Consigne à suivre: Recopiez fidèlement le passage de l'arrêt de la Cour de cassation qui commence à « Faits et procédure » et se termine à « de réparateurs agréés. ».

Texte source:
_ _ _ _
Cass. com., 14 octobre 2020, n° 18-13.416

COUR DE CASSATION

Arrêt

Rejet

PARTIES

Demandeur :

Chevrolet Deutschland GmbH (Sté)

Défendeur :

Labège Motors (Sasu), Mirail Motors (SAS), Muret Motors (SAS), Priod La Défense (SAS)

COMPOSITION DE LA JURIDICTION

Président :

M. Guérin

Rapporteur :

Mme Le Bras

Avocat général :

M. Douvreleur

Avocats :

SCP Bauer-Violas, Feschotte-Desbois et Sebagh, SCP Spinosi et Sureau

Paris, Pôle 5 ch. 4, du 15 novembre 2017

15 novembre 2017

Jonction

1. En raison de leur connexité, les pourvois n° E 18-13.416 et M 18-13.422, sont joints.

Faits et procédure  

2. Selon les arrêts attaqués (Paris, 15 novembre 2017, n° RG : 15/25001 et 15/24294), la société Chevrolet France, aux droits de laquelle est venue la société Chevrolet Deutschland GmbH (la société Chevrolet), filiale de la société General Motors Korea (GMK), membre du groupe General Motors, était l'importateur en France des véhicules neufs de la marque Chevrolet. Ceux-ci étaient vendus par un réseau de distributeurs indépendants qui assuraient également la vente de pièces de rechange ainsi que le service après-vente, en vertu de contrats de réparateurs agréés.

3. Les sociétés Labège Motors, Mirail Motors, Muret Motors et Priod La Défense (les distributeurs), spécialisées dans la vente de véhicules automobiles, étaient membres de ce réseau, bénéficiaires d'un contrat de distribution de véhicules neufs et d'un contrat de réparateur agréé.
_ _ _ _
Données enregistrées:
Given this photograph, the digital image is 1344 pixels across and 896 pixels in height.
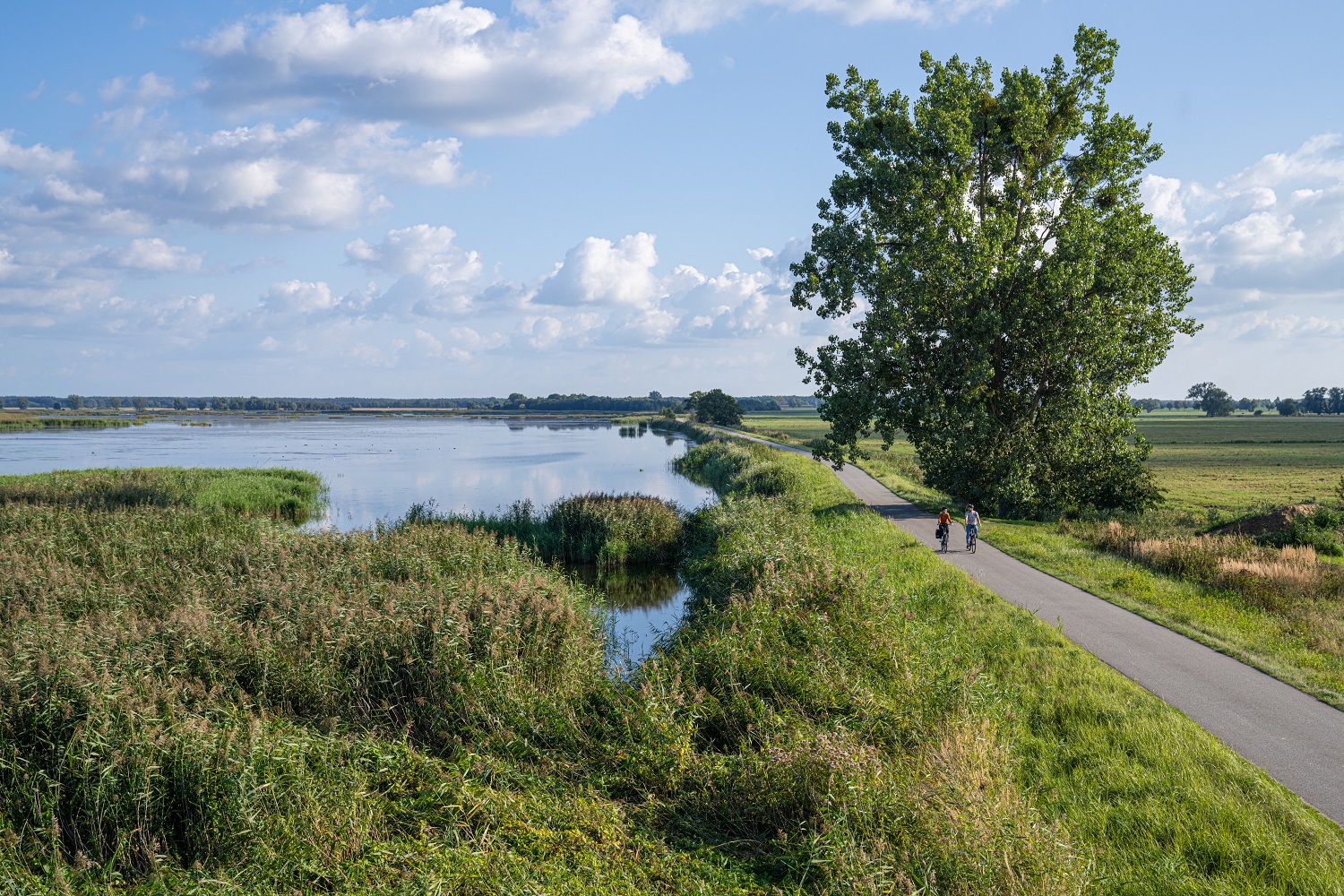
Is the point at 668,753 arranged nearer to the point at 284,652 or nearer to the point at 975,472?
the point at 284,652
_ _ _ _
Réponse attendue:
Faits et procédure  

2. Selon les arrêts attaqués (Paris, 15 novembre 2017, n° RG : 15/25001 et 15/24294), la société Chevrolet France, aux droits de laquelle est venue la société Chevrolet Deutschland GmbH (la société Chevrolet), filiale de la société General Motors Korea (GMK), membre du groupe General Motors, était l'importateur en France des véhicules neufs de la marque Chevrolet. Ceux-ci étaient vendus par un réseau de distributeurs indépendants qui assuraient également la vente de pièces de rechange ainsi que le service après-vente, en vertu de contrats de réparateurs agréés.